ASSIGNMENT — Look through the records and copy each line that has "mice" in it.

*** STUDY MATERIAL Section Begins ***

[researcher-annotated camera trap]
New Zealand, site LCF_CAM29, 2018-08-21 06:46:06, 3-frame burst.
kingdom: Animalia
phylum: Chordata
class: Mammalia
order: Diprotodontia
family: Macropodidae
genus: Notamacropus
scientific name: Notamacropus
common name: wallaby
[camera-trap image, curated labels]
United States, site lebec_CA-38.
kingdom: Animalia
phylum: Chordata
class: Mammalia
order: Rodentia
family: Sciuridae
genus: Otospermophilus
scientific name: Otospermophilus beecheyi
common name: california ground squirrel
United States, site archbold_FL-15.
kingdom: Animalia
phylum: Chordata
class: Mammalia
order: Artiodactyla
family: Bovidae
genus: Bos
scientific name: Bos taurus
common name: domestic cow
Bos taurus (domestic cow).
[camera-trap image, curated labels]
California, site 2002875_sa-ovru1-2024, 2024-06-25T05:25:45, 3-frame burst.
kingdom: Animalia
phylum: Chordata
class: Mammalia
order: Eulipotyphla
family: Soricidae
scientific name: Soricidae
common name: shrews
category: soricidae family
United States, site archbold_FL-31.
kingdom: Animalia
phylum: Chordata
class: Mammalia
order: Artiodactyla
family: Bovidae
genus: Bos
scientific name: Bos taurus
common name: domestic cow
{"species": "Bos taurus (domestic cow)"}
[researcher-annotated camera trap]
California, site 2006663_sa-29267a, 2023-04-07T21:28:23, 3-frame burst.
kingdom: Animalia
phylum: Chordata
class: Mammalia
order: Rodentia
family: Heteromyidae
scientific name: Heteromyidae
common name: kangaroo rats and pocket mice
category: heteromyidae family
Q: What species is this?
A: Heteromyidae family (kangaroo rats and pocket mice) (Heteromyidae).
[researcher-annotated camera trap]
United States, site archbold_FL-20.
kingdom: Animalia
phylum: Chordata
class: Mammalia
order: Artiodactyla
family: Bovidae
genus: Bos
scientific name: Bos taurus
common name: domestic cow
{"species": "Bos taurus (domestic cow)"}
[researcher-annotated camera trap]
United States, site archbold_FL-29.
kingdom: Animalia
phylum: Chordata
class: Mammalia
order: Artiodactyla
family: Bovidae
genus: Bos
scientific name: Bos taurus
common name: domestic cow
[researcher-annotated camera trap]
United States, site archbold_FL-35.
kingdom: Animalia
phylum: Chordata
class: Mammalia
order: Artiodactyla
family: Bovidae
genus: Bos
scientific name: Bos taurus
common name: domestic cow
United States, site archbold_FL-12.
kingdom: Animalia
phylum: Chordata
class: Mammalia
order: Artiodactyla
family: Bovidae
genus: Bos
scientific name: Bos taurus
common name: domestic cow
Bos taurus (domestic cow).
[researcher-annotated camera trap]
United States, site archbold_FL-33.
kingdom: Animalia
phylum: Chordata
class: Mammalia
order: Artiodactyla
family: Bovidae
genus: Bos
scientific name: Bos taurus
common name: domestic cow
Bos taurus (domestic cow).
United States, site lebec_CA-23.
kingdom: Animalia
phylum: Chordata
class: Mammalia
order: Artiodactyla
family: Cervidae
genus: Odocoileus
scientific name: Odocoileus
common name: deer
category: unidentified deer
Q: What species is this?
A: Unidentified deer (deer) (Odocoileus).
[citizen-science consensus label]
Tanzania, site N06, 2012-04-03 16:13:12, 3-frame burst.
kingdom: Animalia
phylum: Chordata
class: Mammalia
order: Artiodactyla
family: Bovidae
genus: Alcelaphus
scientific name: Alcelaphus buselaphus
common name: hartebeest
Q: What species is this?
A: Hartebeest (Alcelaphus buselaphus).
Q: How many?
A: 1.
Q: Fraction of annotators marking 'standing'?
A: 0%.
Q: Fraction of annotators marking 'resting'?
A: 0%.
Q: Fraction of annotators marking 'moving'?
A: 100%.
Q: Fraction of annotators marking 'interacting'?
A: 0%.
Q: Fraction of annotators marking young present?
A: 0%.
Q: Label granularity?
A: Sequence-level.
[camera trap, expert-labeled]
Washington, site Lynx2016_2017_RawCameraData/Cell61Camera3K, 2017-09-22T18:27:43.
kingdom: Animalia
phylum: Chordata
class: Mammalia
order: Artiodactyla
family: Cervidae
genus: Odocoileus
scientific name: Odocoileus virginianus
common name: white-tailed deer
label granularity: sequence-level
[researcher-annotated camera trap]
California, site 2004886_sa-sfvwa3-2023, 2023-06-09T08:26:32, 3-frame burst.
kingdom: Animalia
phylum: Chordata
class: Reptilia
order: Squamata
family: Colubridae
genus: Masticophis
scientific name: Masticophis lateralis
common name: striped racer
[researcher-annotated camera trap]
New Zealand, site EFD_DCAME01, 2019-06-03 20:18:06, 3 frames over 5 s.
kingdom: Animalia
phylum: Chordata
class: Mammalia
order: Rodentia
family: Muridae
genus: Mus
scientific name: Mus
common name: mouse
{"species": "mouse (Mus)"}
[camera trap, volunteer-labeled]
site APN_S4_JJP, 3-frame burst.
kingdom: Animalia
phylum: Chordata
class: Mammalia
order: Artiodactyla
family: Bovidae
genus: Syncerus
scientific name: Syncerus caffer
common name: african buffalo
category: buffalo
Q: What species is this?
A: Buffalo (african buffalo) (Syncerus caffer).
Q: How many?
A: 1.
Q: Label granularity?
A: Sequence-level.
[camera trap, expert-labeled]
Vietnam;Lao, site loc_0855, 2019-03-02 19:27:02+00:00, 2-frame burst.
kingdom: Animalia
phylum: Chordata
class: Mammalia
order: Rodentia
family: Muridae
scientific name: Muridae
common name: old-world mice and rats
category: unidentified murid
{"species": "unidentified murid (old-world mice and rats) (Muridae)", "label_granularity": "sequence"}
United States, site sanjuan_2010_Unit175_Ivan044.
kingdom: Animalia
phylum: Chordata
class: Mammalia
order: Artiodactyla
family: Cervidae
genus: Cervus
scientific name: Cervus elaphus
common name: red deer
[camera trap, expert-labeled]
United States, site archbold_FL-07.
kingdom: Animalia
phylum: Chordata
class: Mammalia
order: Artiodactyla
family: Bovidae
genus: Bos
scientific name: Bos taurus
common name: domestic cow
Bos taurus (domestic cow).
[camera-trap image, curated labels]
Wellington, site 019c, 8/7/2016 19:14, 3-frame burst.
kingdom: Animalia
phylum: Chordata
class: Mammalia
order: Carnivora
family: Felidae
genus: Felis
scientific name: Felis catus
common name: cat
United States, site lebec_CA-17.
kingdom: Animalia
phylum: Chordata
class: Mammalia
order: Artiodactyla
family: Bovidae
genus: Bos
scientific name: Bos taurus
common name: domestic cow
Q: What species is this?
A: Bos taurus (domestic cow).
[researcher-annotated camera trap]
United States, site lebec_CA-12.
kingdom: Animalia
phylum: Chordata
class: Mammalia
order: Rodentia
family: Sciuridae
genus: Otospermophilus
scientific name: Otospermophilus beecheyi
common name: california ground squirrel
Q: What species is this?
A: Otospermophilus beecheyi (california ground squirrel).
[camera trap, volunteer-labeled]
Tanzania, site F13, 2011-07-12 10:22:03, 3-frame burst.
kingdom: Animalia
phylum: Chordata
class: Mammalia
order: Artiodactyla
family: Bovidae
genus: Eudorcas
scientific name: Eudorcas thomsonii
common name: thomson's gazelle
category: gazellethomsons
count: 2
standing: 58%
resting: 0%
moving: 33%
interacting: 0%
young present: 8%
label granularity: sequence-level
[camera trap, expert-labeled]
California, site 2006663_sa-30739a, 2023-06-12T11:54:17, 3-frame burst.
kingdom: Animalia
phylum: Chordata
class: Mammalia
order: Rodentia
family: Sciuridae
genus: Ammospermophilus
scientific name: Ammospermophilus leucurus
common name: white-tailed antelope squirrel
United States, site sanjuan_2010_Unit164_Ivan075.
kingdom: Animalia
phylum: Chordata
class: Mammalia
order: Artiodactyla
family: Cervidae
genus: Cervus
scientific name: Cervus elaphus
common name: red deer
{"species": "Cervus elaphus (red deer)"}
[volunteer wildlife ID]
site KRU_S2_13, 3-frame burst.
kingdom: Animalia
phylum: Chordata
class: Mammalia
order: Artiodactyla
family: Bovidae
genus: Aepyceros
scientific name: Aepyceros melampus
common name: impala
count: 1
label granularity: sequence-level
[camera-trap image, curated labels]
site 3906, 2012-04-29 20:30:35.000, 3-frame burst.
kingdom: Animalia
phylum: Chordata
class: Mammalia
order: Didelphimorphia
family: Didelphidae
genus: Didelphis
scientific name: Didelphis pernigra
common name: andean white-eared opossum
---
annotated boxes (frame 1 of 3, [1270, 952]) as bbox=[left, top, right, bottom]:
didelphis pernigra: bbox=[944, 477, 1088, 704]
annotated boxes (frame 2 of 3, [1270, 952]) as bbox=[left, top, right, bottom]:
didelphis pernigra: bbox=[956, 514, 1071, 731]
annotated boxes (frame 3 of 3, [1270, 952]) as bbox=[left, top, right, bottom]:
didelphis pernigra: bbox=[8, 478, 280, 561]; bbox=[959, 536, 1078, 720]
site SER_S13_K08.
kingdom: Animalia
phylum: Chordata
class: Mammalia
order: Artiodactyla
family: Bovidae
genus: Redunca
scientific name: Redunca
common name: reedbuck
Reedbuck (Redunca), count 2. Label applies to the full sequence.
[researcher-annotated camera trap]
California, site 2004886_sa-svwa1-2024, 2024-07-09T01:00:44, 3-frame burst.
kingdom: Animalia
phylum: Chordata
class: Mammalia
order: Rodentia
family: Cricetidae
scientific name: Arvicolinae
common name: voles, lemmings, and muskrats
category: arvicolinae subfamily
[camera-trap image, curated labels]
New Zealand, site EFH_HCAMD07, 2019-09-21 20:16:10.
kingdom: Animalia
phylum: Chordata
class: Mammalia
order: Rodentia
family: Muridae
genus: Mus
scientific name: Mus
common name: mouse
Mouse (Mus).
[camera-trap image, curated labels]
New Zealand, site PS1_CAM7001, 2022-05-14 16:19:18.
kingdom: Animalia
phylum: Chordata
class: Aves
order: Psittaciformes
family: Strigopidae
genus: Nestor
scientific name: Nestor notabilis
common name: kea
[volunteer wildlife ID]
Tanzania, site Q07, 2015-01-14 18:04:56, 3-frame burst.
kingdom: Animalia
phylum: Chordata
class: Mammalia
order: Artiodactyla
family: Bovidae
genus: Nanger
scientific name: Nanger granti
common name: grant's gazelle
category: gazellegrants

*** STUDY MATERIAL Section Ends ***

WRITTEN SOLUTION —
common name: kangaroo rats and pocket mice
A: Heteromyidae family (kangaroo rats and pocket mice) (Heteromyidae).
common name: old-world mice and rats
{"species": "unidentified murid (old-world mice and rats) (Muridae)", "label_granularity": "sequence"}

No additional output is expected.